In an attempt to improve the performance of vibration-based energy harvesters, many authors suggest that nonlinearities can be exploited to increase the bandwidths of linear devices. Nevertheless, the complex dependence of the response upon the input excitation has made a realistic comparison of linear harvesters with nonlinear energy harvesters challenging. In a previous work it has been demonstrated that for a given frequency of excitation, it is possible to achieve the same maximum power for a nonlinear harvester as that for a linear harvester, provided that the resistance and the linear stiffness of both are optimized. This work focuses on the bandwidths of linear and nonlinear harvesters and shows which device is more suitable for harvesting energy from vibrations. The work considers different levels of excitation as well as different frequencies of excitation. In addition, the effect of the mechanical damping of the oscillator on the power bandwidth is shown for both the linear and nonlinear cases.

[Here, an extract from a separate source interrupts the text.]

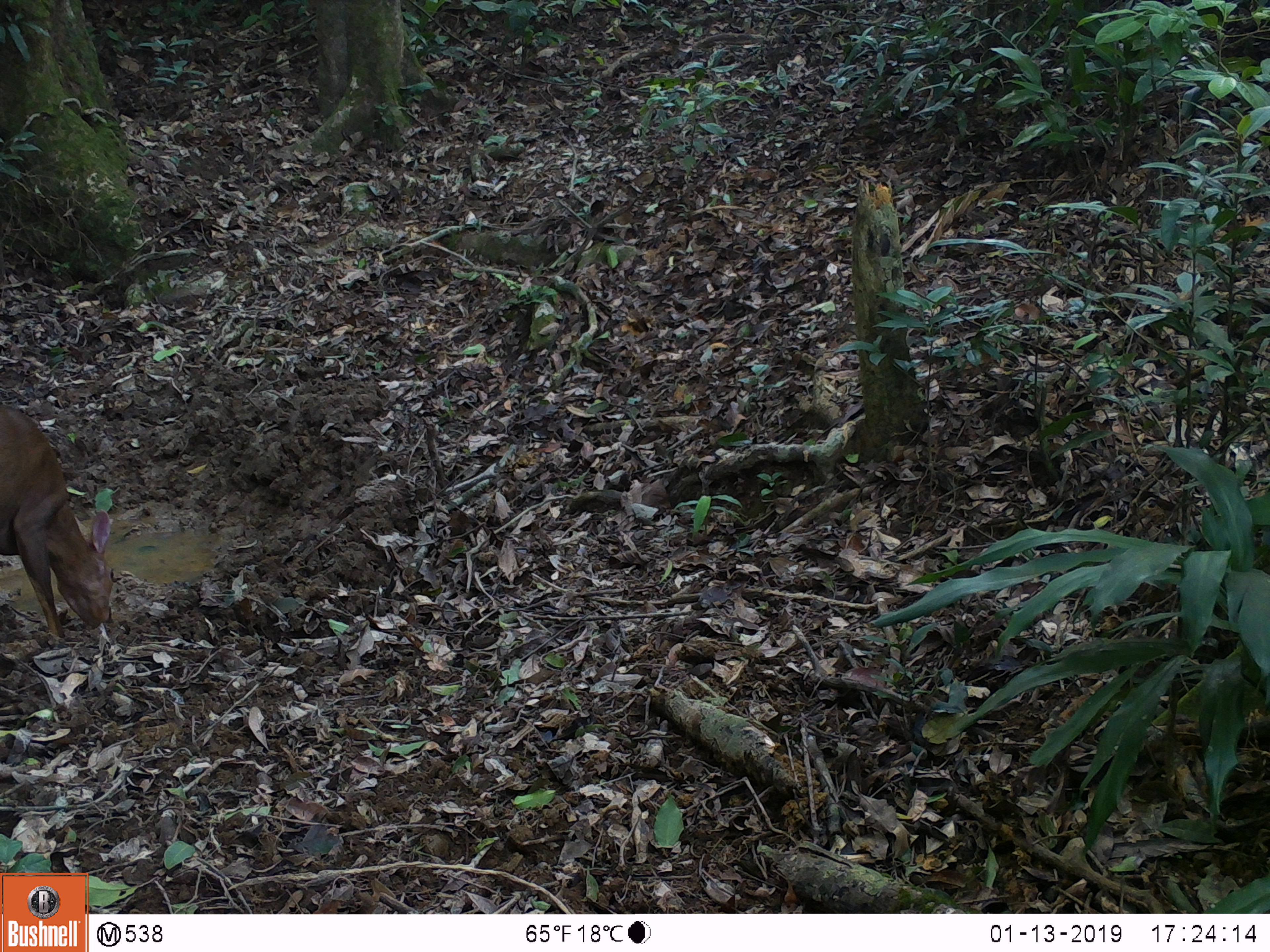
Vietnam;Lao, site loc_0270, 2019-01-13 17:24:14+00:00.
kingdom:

Identifying the significance of nonlinear normal modes

Nonlinear normal modes (NNMs) are widely used as a tool for understanding the forced responses of nonlinear systems. However, the contemporary definition of an NNM also encompasses a large number of dynamic behaviours which are not observed when a system is forced and damped. As such, only a few NNMs are required to understand the forced dynamics. This paper firstly demonstrates the complexity that may arise from the NNMs of a simple nonlinear system—highlighting the need for a method for identifying the significance of NNMs. An analytical investigation is used, alongside energy arguments, to develop an understanding of the mechanisms that relate the NNMs to the forced responses. This provides insight into which NNMs are pertinent to understanding the forced dynamics, and which may be disregarded. The NNMs are compared with simulated forced responses to verify these findings.

Bandwidth of a Nonlinear Harvester with Optimized Electrical Load

Many researchers have investigated the possibility of amplifying ambient vibrations and converting the associated kinetic energy into usable electric energy. The vast majority of vibration harvesting devices use mechanical oscillators to boost the amplitude of vibration; however, this can result in a rather narrow band of excitation over which the harvesting device is effective. One approach proposed to overcome this limitation is to substitute the conventional linear oscillator with an oscillator featuring a non-linear compliance characteristic: these mechanisms produce broader frequency responses. The design and optimization of nonlinear energy harvesting devices is however not trivial and there is no consensus among the publish works that the benefits of non-linear oscillators can be realized in the energy harvesting context. This work attempts to further develop understanding of nonlinear energy harvesters by investigating the optimum resistive load. The definition of an optimal load for the nonlinear device is first considered, given due consideration to bandwidth and stability of the operating point, and comparisons with linear devices is shown. Finally, the issue of multiple solutions in the frequency response is addressed.